I look at the four Hoosiers hovering behind Coach Knight. I wonder if the change of venue to this Bizarro Indiana will still work its empathetic catharsis. I can't imagine Texans plugging into this dynamic. Where is the understatement to foil the flamboyance? It's not quite the same. Bob Knight sits quietly on the Texas Tech bench. All around me Texans are going nuts as their team takes a commanding lead. But all the Hoosiers in the house wait on the Coach and on what he will do next.

My Father Has Been Turned into a Monstrous Vermin

My Father Turned into a Monstrous Vermin

I was in Fort Wayne for the millennium's New Year's celebration. My mother was on the municipal committee that had planned the year's events that culminated with the fireworks launched from the top of the Summit Bank Building downtown. Freezing, the crowd below watched the display from the new park built with the proceeds derived from another recent celebration, the bicentennial of the city's founding in 1774. The park was a wonderful legacy. It had been built on an often-flooded floodplain with a design that recognized that fact. The flowerbeds were planted with ornamental grasses, yellow flag iris, and bull rushes and reeds that thrived in swampy conditions. The fountains produced a fine primordial mist, subtly lit, that floated over the marshy fields. In the cold of that night, the misting fountains created a crystalline landscape both old and new as the citizens of Fort Wayne greeted the turning of the age.
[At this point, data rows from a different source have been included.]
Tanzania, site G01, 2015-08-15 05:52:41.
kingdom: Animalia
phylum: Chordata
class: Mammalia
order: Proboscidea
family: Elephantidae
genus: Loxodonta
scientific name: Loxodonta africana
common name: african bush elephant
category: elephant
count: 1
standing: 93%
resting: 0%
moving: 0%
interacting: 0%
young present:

My mother had been on the bicentennial committee as well, and, in both cases, she had been instrumental in the development of the mascots. The bicentennial wasn't hard to figure out. Someone dressed up as General Anthony Wayne and made the appearances at the parades, beer tents, plaque dedications, and battle reenactments. Johnny Appleseed was a close second-he's buried in Fort Wayne-but the general looked better in uniform and lacked the cooking pot on the head. And besides, General Wayne came equipped with a horse. The millennium required more brainstorming. My mother, always the poet, finally rested on the notion the millennium would best be represented by a millipede, a millipede she named, for no other reason than the alliterative, Millie.